The information sections in the book which includes an astonishing language tree, are not intrusive, they are placed just right to add to the depth and pleasure of the story.
Stand Still Stay Silent is an outstanding comic, making the task of plausible world building look easy while meeting and renewing genre requirements is natural and unforced. Something substantially new that hides so comfortably in the shape of something old is a delightfully welcome troll in its own right.

Saturday, 14 May 2016

The Other Child. Charlotte Link (Writer), Stefan Tobler (Translator). Orion Books (2012)

A gripping and very engaging crime story. In the English seaside town of Scarborough a young student is murdered on her her way home. The case goes cold before a second murder, that of an elderly woman, is committed. Detective Inspector Valerie Almond leads the investigation into both murders and seeks a connection between the two. The second murder has a significantly different context to the first and the investigation throws up too many suspects instead of too few.
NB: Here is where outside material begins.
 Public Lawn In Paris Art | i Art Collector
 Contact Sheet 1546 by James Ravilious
Steadily the sins of the past start to be brought into the light and the power of the past to warp the present become horribly clear.
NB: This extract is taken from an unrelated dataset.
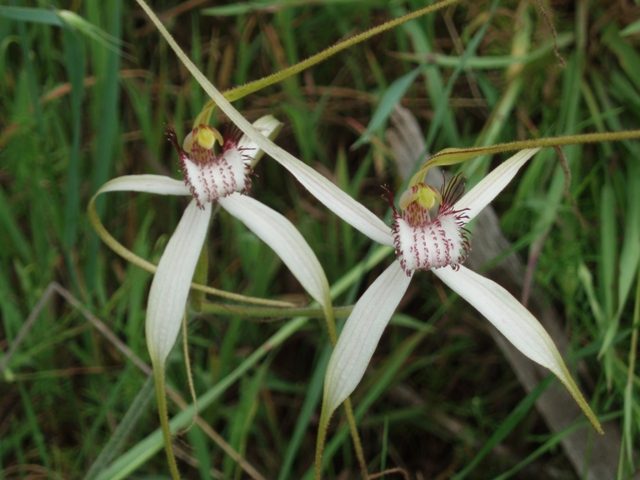 Spider Orchids Lake Indoon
The structure of the story is masterfully set up and controlled by Charlotte Almond, there are a lot of moving parts to the story and a big and varied cast are involved. Everyone gets the space to make their presence felt and the interactions between the cast are vivid and sharp, in particular as the finger of suspicion starts to point very clearly in one direction.
The narrative is cleverly split among the past and the present and among the cast as past decisions came back to haunt everyone as they struggle with a very messy and uncertain present. One of the pleasures of the book is the way each of the cast are entangled in their own past actions before they combine and find themselves caught in a much bigger and messier briar patch from an unexpected quarter.
The story is very much an English village murder, a group of disparate people brought together through a variety of circumstances to a remote rural location where a highly charged event leads to a nasty conclusion. Everyone has a just enough of a fractured history to summon up a plausible possibility , with one person in particular having an outstanding motive. The skill that Charlotte Link brings to setting up reveals that nicely muddy the waters is a joy to read. The story from the past that slowly and steadily casts a shadow over the present is very carefully controlled. The repercussions of actions from decades before do not become fully clear until a razor sharp conclusion that arises with horrifying logic from the story.
At the same time Charlotte Link allows that the harrowing events may also be the force that was required for the survivors to finally forces them to their own circumstances and start to acknowledge a future rather than be tethered to a life sapping past. This is a welcome balance from the unflinching and very restrained descriptions of casual cruelty and astonishing selfishness that warp the lives of so many and seeps out to destroy others who are even marginally involved.
Stefan Tobler's translation is wholly transparent, the cast and the setting are never handled clumsily, it reads like a English story in every sense.